▶ _Extract to read_:
Intel’s Alder Lake processors which are supposedly next to arrive – CPUs that are expected to be unveiled at CES 2022 – have had their pricing spilled by a major US retailer.

Best Buy aired the prices via early product listings, and as ever when we see such pre-release leakage, it should be taken with a good deal of skepticism, because as we’ve seen in the past, early pricing can be placeholders.

These listings were yanked down by Best Buy, but not before they were spotted by hardware leaker @momomo_us and highlighted in the following tweet.

To pick out some highlights, Intel’s Core i9-12900 processor will purportedly weigh in at $529.99 (around £398, AU$740) – remember, that’s the non-K version, so unlike the 12900K, you won’t be able to overclock the vanilla 12900 – and the Core i7-12700 has a tag of $359.99 (around £270, AU$502).

▶ _Task instructions_:
(1) List every price figure given in the Alder Lake article, including the converted amounts in other currencies.
(2) Copy the Alder Lake article word for word, from "Intel’s Alder Lake" up to and including "the following tweet.".

▶ _Given material_:
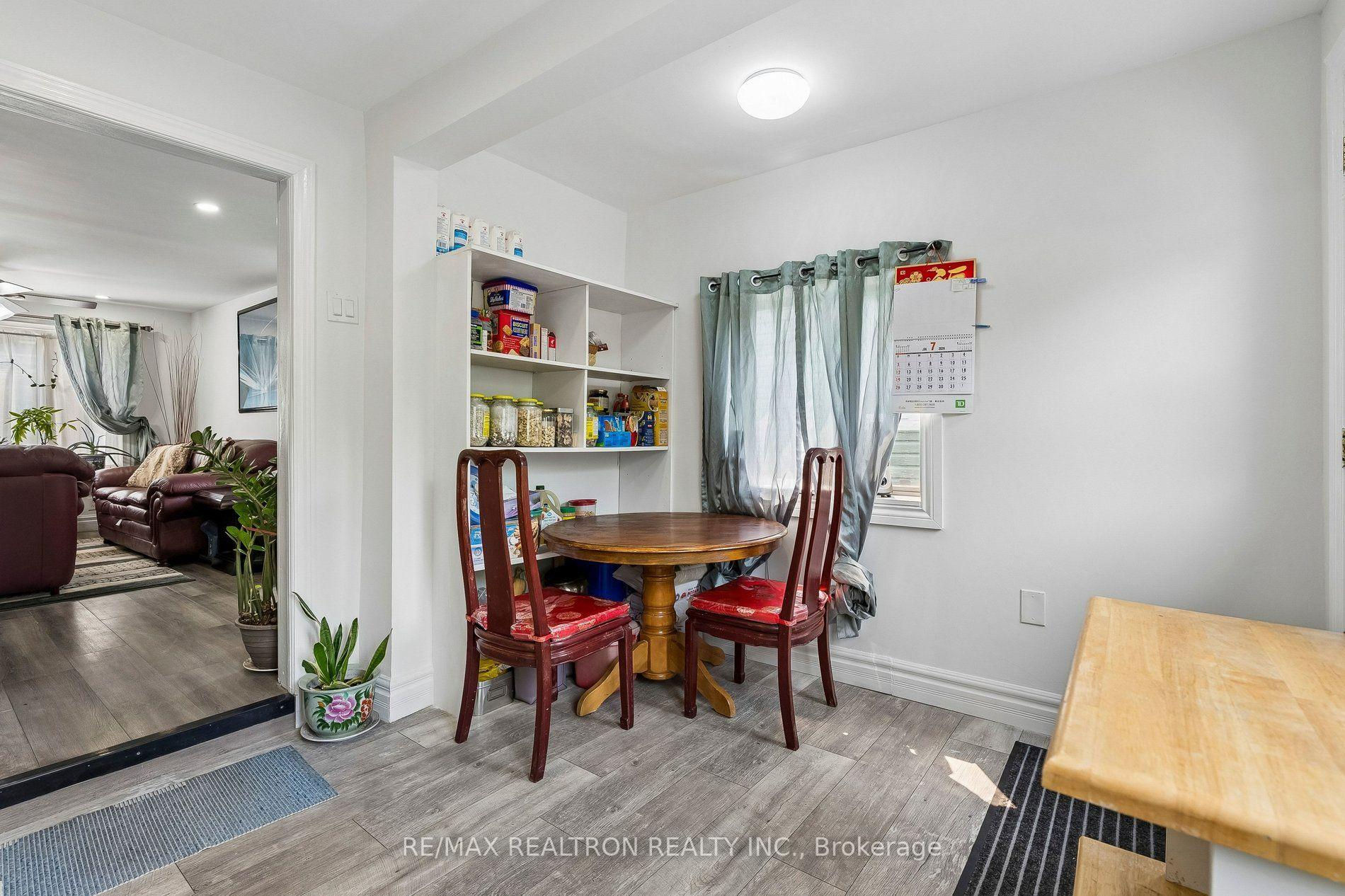 Photo 11 of 28 Machell Avenue, Aurora, Aurora Village — HOMEH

▶ _Task-by-task outputs_:
(1) $529.99, £398, AU$740, $359.99, £270, AU$502

(2)
Intel’s Alder Lake processors which are supposedly next to arrive – CPUs that are expected to be unveiled at CES 2022 – have had their pricing spilled by a major US retailer.

Best Buy aired the prices via early product listings, and as ever when we see such pre-release leakage, it should be taken with a good deal of skepticism, because as we’ve seen in the past, early pricing can be placeholders.

These listings were yanked down by Best Buy, but not before they were spotted by hardware leaker @momomo_us and highlighted in the following tweet.